The other key finding of this study was that the proportion of abortion patients accounted for by teens (individuals younger than 20) declined by 32% between 2008 and 2014. In 2014, some 12% of abortion patients were teens, and only 4% were minors (individuals younger than 18). As in previous surveys, the majority of abortion patients (60%) were in their 20s, and one-quarter were in their 30s.
Other than income, insurance coverage and age, the characteristics of abortion patients remained relatively unchanged from 2008 to 2014. It is still the case that no racial or ethnic group makes up the majority of abortion patients—39% were white, 28% were black, 25% were Hispanic, 6% were Asian or Pacific Islander, and 3% were another race or ethnicity. In addition, the majority of abortion patients (59%) had had at least one previous birth, and a majority (62%) reported some religious affiliation (including 13% who identified as evangelical Protestant).

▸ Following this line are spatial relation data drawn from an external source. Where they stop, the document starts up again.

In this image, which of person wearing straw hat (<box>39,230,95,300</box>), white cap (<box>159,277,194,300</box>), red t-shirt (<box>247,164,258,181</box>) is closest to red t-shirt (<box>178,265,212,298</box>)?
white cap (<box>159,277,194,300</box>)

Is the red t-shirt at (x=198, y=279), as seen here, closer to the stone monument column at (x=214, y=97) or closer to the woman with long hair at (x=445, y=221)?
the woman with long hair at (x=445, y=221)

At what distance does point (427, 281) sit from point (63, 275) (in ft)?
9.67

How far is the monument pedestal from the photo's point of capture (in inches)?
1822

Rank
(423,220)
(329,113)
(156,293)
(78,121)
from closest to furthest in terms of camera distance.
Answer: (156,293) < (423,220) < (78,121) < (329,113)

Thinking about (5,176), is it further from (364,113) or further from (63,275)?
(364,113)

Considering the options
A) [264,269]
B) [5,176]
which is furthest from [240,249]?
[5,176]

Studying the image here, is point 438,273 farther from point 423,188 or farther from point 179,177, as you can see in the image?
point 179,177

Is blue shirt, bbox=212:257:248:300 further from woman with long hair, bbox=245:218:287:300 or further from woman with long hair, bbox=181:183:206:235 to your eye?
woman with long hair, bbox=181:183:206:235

For the first time, the survey on which this report is based asked patients about their sexual orientation, and results showed that 94% of abortion patients identified as heterosexual or straight; 4% identified as bisexual, less than 1% as lesbian and 1% as “something else.” The authors note that researchers and health care providers should be aware that unintended pregnancy and abortion are not limited to heterosexual women.
About the Survey
This report is based on a nationally representative survey of nonhospital abortion patients in the United States. While the data permitted the researchers to calculate the proportion of abortion patients by demographic characteristic, the report does not provide the number or rate of abortions in the United States for the years 2008–2014. Data on the most recent abortion rates will be forthcoming in 2017 upon release of the results of the Guttmacher Institute’s Abortion Provider Census, which will report the total number of abortions provided in 2013 and 2014. Data for 2011 are currently available here.